§ **To do**:
1. From the Latricia Trammell biography below, quote the passage between "Latricia Trammell (born" and "1992 from ECU.", inclusive.
2. Write what comes next in the biography of Latricia Trammell, picking up after its final sentence.

§ **Page text**:
------------------------

Latricia Trammell (born February 20) is an American basketball head coach for the Dallas Wings of the WNBA. Trammell has previously been an assistant coach for the Los Angeles Sparks and the San Antonio Stars in the league. She has also coached at the collegiate level.

Early life and education
Trammell grew up  in Oklahoma and was a prep star at Seminole High School. She scored a single game state record of 46 points. Following her high school years, Trammell attended Seminole State College and East Central University, where she earned a bachelor of science degree in biology in 1992 from ECU.

Coaching career
Trammell began her coaching career at the high school level. She coached in both Texas and Oklahoma and recorded a 105-45 record before she left for the collegiate ranks.

Trammell moved to Western State in Colorado and helped turn the program around and she ranks third all-time in program wins. She coached three years at Oklahoma City University where she helped guide that team to back-to-back NAIA National Championships. She was also named the NAIA Coach of the Year in both seasons that they won the title. Trammell moved onto Georgia State University where she was an assistant coach for two years.

------------------------

§ **Extracted information**:
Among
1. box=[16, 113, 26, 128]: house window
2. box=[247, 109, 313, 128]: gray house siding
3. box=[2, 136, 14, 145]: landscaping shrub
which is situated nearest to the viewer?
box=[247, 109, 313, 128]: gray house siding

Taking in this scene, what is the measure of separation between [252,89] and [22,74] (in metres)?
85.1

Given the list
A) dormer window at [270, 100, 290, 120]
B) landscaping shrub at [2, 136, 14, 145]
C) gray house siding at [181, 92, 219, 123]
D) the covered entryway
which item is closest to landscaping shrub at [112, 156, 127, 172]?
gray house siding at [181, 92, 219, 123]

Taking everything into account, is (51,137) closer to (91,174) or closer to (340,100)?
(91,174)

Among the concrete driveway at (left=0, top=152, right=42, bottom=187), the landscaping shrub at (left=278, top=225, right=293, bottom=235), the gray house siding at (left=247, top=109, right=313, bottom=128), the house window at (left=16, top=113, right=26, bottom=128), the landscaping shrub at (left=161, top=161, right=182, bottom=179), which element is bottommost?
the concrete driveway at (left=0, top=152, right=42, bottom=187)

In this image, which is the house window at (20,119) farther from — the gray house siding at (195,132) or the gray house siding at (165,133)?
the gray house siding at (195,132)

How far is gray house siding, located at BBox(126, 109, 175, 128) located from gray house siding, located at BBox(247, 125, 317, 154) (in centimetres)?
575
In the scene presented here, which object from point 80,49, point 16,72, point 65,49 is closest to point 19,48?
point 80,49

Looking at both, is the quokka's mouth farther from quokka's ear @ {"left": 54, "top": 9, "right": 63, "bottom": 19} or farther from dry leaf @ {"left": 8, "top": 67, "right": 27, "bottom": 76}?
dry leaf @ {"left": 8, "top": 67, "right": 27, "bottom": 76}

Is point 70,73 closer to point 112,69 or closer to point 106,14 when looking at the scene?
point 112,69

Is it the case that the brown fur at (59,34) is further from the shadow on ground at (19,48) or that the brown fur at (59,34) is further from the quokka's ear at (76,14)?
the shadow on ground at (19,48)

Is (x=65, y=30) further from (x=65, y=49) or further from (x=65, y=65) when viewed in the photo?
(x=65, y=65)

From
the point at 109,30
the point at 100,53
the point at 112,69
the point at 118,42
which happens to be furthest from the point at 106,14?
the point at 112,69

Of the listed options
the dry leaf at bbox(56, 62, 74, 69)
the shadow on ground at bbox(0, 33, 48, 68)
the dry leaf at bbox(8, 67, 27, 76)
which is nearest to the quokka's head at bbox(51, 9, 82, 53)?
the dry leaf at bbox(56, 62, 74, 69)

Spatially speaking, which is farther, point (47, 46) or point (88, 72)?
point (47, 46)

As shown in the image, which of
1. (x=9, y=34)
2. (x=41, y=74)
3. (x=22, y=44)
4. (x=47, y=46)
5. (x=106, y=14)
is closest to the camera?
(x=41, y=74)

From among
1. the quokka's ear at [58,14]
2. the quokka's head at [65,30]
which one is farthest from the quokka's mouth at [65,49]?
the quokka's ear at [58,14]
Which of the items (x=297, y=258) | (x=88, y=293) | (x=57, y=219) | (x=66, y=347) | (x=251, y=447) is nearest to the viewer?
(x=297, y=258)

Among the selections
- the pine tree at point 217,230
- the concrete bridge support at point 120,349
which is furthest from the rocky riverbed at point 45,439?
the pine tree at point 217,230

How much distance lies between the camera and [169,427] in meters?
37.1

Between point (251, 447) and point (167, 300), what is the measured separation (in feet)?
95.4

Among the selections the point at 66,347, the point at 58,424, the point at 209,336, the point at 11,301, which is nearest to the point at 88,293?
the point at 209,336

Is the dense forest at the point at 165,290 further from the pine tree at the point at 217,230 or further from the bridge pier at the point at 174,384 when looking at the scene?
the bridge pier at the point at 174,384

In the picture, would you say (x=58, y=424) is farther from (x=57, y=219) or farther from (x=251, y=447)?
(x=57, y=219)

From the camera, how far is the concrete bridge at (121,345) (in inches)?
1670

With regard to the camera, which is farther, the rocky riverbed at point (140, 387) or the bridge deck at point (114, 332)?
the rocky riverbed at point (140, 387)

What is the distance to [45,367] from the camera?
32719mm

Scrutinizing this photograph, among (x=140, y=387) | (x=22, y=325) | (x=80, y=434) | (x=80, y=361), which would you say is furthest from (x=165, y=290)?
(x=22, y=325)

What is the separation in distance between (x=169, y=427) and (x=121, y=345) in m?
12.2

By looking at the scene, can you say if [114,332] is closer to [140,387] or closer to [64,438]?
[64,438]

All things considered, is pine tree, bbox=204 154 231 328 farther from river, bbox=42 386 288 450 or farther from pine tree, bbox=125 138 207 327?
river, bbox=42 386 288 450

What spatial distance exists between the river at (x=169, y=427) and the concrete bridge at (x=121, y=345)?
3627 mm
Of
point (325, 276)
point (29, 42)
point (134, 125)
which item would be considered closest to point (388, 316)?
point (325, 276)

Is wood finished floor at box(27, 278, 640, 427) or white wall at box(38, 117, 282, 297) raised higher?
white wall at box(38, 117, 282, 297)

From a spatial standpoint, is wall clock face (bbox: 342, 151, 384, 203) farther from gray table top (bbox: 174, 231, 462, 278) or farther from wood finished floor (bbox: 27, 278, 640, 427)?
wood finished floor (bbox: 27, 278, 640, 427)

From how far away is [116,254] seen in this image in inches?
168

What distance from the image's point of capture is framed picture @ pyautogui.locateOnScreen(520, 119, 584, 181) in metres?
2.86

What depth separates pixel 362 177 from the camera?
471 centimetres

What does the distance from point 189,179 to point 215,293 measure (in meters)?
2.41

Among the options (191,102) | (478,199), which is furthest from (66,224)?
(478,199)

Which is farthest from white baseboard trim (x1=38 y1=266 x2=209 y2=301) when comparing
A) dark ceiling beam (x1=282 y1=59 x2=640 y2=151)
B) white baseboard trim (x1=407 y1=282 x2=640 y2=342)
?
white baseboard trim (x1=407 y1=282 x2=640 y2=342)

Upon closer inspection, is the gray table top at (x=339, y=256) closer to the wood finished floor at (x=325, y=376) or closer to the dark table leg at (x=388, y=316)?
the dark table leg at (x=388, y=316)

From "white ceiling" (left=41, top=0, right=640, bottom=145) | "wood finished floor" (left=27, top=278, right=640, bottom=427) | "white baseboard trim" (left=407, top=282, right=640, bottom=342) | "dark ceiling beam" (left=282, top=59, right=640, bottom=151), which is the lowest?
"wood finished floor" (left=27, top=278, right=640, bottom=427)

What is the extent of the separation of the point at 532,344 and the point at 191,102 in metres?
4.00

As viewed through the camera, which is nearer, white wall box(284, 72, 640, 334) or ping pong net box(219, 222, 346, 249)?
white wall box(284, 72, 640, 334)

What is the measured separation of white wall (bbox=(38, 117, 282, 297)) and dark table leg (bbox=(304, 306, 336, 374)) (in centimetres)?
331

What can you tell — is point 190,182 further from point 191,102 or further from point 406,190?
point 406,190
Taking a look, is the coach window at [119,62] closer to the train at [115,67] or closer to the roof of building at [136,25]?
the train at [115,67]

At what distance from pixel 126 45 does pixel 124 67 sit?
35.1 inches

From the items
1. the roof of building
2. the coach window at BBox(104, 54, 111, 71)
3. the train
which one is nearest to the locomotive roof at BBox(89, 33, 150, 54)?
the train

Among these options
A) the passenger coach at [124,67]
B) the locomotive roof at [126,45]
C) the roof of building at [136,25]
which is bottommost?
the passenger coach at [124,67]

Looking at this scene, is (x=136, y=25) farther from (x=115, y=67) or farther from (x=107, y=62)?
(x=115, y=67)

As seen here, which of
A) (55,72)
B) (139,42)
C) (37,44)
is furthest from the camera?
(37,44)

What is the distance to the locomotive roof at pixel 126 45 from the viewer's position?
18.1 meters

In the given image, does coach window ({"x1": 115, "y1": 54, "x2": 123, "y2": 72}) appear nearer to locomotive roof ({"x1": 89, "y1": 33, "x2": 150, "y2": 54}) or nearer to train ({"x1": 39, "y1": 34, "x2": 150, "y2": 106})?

------------------------

§ **Answers for each item**:
1.
Latricia Trammell (born February 20) is an American basketball head coach for the Dallas Wings of the WNBA. Trammell has previously been an assistant coach for the Los Angeles Sparks and the San Antonio Stars in the league. She has also coached at the collegiate level.

Early life and education
Trammell grew up  in Oklahoma and was a prep star at Seminole High School. She scored a single game state record of 46 points. Following her high school years, Trammell attended Seminole State College and East Central University, where she earned a bachelor of science degree in biology in 1992 from ECU.

2.
San Antonio Stars
Trammell moved up into the professional ranks and joined the coaching staff for the San Antonio Stars of the WNBA in 2017. The 2017 was the final year for the Stars in San Antonio and Trammell was not retained when the team relocated to the Las Vegas.

Los Angeles Sparks
Trammell joined the Los Angeles Sparks staff in 2019 under head coach Derek Fisher. During her time in LA, Trammell was apart of her playoff seasons with the Sparks and was known for her defensive focus. She was in charge of a Sparks defense that put four players on WNBA All-Defensive teams, including 2020 Defensive Player of the Year Candace Parker.

Dallas Wings
Trammell got her first heading coaching job in the WNBA in the 2023 offseason when the Dallas Wings hired her.

References

Living people
American women's basketball coaches
Basketball coaches from Oklahoma
Basketball players from Oklahoma
San Antonio Stars coaches
Los Angeles Sparks coaches
Dallas Wings coaches
People from Claremore, Oklahoma
Year of birth missing (living people)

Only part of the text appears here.